Le 9 février 2026, les agents de la DGSS ont investi un entrepôt du 5ᵉ arrondissement de Libreville après plusieurs jours de surveillance. Les colis découverts, soigneusement conditionnés, attestent d’une organisation logistique structurée. Les premiers éléments indiquent que la cargaison provenait d’Afrique de l’Ouest, notamment du Nigéria, régulièrement cité dans les circuits régionaux de trafic.

Un ressortissant gambien, Doukéré Mamadou, présenté comme le chef du réseau, a été interpellé puis remis aux services compétents. La valeur marchande de certaines plaquettes atteint 250 000 FCFA, révélant l’importance financière de cette filière.

Cette opération intervient alors que les services de sécurité font face à une recrudescence du trafic et à une diversification des substances en circulation.

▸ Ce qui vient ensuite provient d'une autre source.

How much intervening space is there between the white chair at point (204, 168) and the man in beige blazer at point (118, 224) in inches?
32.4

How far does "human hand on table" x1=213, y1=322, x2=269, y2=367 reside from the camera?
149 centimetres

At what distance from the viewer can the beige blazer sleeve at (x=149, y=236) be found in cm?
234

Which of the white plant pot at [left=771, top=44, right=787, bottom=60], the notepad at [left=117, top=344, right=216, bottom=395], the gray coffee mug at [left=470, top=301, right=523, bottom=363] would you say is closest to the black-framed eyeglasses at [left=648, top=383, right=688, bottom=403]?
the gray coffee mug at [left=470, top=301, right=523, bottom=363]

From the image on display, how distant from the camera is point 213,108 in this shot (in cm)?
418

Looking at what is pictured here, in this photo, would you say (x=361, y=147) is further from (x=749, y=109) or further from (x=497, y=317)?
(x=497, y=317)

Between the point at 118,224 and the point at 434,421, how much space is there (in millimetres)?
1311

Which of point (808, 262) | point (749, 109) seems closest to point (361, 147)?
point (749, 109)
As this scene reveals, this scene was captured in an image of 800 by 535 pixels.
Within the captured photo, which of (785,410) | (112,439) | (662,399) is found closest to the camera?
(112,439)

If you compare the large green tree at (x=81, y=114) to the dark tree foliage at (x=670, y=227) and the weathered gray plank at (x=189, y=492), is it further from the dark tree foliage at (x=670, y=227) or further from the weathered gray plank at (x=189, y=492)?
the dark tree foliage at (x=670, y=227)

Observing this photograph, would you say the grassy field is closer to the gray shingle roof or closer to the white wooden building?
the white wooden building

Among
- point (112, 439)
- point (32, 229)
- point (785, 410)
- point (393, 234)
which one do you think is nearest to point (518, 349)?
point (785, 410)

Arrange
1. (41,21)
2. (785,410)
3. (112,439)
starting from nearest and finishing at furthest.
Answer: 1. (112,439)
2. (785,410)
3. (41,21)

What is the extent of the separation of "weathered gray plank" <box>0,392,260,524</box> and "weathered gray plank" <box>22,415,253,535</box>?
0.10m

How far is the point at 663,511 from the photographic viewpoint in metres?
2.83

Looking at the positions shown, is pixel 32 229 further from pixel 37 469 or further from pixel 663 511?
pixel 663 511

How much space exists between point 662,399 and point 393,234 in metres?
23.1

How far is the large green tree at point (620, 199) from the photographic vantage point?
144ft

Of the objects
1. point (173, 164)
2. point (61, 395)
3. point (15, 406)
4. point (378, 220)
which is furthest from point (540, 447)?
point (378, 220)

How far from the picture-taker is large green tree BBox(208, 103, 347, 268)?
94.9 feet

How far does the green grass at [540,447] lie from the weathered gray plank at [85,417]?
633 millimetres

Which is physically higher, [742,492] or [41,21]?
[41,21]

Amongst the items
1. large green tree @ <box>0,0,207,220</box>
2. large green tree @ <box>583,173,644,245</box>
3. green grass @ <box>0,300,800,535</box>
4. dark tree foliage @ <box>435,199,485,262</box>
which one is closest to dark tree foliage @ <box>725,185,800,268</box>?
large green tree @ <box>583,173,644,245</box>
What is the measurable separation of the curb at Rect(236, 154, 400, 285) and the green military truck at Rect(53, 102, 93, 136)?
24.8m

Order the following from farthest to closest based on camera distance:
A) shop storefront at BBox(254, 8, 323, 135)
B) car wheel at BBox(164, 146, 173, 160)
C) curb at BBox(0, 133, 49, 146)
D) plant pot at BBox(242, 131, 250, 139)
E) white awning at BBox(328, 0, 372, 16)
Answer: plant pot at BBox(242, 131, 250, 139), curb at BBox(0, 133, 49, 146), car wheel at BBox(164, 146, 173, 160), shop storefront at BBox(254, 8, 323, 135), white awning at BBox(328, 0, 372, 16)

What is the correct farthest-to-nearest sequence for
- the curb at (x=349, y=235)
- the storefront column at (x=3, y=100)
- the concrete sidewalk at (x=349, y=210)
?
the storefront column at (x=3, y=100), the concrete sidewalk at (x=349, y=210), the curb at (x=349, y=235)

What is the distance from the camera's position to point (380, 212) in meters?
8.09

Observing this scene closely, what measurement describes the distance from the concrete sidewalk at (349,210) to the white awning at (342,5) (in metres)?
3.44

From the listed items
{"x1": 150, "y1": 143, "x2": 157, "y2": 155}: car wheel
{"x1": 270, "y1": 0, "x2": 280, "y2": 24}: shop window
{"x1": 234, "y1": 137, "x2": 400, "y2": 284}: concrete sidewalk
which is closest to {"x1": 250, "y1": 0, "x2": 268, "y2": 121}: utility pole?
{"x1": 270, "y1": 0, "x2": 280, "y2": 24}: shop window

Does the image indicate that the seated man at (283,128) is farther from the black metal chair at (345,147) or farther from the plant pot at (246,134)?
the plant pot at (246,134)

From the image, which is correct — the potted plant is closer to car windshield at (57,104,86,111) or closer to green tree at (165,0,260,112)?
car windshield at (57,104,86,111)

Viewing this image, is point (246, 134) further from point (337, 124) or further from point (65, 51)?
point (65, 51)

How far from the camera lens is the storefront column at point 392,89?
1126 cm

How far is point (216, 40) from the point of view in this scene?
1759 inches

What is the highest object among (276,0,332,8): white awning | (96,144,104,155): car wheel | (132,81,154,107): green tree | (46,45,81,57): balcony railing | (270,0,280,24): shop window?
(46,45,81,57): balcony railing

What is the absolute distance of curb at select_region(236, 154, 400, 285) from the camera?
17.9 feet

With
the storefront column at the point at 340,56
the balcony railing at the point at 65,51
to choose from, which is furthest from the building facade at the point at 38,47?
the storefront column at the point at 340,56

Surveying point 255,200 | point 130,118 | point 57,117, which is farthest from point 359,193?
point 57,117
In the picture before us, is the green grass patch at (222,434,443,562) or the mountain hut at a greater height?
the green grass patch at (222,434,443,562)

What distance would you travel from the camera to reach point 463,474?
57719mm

Libreville, de plus en plus utilisée comme zone de transit par des réseaux transnationaux, devient un point stratégique dans la sous-région.

Pour Hoffmann, ce constat doit provoquer une réaction nationale : la banalisation de la drogue dans les quartiers fragilisés, mais aussi dans les sphères administratives et politiques, impose une stratégie globale mêlant répression, prévention et accompagnement social.